她方开口,容栀才慢悠悠地抬起头来, 示意她继续说。
流云道:“您若是不愿与殿下说亲,奴婢这就收拾盘缠,我们回沂州便是。”她左思右想几日, 实在不明白,倘若不喜,县主为何不拒绝秦老夫人的提议,何必要给自己找不痛快。
容栀哭笑不得,方明白过来,流云这几日的反常是为何,便问道:“天医节将至,我回去做甚?”
流云疑惑道:“可是,您难道真的要嫁给殿下?”
“谁说我要嫁?”她嗓音淡淡:“秦老夫人只是愿意为我说亲,又不是拍板教我嫁与他。”
指婚是只有圣上才能做的,秦老夫人就算掺和,最多也就是以诰命夫人的身份向圣上提议罢了。
流云似懂非懂,心中还有疑惑:“那县主为何要答允?若是被人发觉您的身份,您岂不是有危险?”

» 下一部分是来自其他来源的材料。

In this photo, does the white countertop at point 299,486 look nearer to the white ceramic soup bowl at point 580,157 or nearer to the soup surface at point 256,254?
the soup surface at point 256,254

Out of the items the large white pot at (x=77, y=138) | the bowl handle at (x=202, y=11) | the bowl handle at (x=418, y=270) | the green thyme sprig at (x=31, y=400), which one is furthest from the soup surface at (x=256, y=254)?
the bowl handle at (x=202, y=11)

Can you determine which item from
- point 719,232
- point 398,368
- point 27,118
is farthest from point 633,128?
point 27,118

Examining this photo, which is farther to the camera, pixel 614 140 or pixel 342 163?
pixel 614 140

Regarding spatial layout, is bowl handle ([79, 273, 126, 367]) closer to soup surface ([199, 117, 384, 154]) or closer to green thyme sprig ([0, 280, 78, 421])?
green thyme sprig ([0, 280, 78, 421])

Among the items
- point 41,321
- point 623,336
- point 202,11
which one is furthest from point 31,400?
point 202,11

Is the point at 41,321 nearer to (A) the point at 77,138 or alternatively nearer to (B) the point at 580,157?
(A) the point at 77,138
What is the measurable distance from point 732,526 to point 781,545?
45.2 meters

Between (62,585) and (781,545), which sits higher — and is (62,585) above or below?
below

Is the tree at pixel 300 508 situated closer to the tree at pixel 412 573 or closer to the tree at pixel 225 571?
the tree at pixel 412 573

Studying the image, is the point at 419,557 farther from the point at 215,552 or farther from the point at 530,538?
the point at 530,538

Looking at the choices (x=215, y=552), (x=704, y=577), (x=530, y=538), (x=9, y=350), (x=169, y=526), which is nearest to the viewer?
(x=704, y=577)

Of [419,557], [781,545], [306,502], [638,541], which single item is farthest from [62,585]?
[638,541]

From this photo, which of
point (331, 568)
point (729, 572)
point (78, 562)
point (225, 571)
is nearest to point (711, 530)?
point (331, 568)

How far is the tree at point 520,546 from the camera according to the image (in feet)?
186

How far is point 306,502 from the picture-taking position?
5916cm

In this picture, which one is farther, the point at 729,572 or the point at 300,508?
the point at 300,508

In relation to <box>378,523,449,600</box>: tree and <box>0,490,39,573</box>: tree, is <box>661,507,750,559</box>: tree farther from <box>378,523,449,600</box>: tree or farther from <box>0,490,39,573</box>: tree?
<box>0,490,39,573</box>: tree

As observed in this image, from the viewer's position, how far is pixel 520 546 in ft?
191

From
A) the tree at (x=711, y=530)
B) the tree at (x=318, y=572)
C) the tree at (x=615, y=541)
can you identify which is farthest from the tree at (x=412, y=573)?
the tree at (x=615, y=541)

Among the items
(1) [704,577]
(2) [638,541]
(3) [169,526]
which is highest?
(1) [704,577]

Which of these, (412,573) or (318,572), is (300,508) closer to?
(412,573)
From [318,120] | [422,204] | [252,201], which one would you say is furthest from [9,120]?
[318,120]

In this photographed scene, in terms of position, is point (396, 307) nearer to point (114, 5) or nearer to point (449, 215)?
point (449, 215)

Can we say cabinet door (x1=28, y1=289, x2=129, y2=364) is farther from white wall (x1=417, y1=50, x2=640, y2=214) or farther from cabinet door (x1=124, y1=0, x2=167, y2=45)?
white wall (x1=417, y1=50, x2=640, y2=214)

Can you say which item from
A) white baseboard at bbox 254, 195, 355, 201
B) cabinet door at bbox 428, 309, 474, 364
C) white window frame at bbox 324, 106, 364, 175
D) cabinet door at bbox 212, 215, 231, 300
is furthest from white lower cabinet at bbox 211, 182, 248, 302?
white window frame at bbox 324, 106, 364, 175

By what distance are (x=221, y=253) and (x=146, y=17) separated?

容栀回答得很快:“我隐瞒身份,就是怕以我为要挟,连累阿爹。陇西到皇城快马加鞭,少说也要半月,到时天医节都结束了,我早就离开陇西。圣上就算察觉,又能如何?”
商世承纵然想派人来抓她,又如何能得知她的行踪?
她继续道:“但是天医节,明和药铺必须胜任。秦老夫人既成了为我说亲的人,自然也要对我格外照顾。”
不过是暂时接下说亲的名头,就能成为明和药铺更胜一筹的砝码,何乐而不为。
流云堪堪听完,讶异地张了张嘴,半晌恍然大悟,佩服道:“县主好聪慧!反倒是奴婢愚笨了。”